"The discovery and synthesis of quantum dots" was awarded the Nobel Prize in Chemistry in 2023. X-rays have played a decisive role in clarifying the structure of quantum dots. Today, we use x-rays to study new quantum dot materials, including lead halide perovskites, which are among the most intensely studied materials in this field.
Lead halide nanocrystals have immense potential as tunable light emitters for displays, lighting, and light harvesting. Different synthesis methods yield nanoparticles with varying sizes, shapes, and compositions. Here, we aim to understand the mechanisms that determine size and shape. Our previous work (Nature Communications 2024) suggests that the rapid synthesis proceeds non-classically, involving several poorly understood steps:
1) Formation of precursor micelles,
2) Nanocluster formation upon precursor mixing,
3) Nanocluster decomposition and nanocrystal growth,
4) Superstructure formation.
We will employ advanced in-situ X-ray scattering and optical spectroscopy to resolve what happens on the atomic scale during synthesis. These experiments are conducted in collaboration with the group of Prof. Alex Urban (LMU Nanoinstitute), an expert in nanospectroscopy.

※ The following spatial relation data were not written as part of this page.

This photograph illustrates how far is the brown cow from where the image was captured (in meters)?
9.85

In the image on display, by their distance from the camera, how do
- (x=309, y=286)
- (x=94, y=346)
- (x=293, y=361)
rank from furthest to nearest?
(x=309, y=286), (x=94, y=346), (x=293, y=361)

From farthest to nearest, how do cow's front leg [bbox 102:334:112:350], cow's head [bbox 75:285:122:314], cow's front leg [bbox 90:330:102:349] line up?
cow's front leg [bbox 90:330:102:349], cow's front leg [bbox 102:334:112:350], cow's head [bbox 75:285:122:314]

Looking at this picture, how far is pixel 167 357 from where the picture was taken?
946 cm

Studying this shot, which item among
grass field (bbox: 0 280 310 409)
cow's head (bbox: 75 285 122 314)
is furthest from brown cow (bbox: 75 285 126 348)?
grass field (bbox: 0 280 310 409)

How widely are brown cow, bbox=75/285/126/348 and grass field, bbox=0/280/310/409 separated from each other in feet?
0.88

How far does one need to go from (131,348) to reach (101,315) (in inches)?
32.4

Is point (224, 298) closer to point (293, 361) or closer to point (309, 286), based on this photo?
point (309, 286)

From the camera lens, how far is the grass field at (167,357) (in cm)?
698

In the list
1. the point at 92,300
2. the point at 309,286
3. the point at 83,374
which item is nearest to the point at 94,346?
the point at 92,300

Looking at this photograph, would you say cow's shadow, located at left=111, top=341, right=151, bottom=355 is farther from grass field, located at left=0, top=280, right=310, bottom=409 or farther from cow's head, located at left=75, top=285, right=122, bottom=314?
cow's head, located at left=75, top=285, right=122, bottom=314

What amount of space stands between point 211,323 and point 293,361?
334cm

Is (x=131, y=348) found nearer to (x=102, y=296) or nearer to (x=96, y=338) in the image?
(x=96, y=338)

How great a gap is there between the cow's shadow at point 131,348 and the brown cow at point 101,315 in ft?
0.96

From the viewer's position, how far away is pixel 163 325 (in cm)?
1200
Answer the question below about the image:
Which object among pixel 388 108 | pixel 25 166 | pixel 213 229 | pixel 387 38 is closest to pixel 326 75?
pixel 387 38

(a) Quantum dot synthesis takes place in a quartz glass vial. During the synthesis, we measure photoluminescence (PL) as well as the x-ray SAXS and WAXS signals. (b) The reactants are injected into the vial remotely using two syringes controlled by a linear motor. (c) The glass vial is embedded in a container specifically designed for in-situ x-ray experiments. (d) The sequential injection of the reactants is carefully timed to optimize the quality of the quantum dots. Depending on the injection of a so-called antisolvent, quantum dots form as either nanorods or nanoplatelets.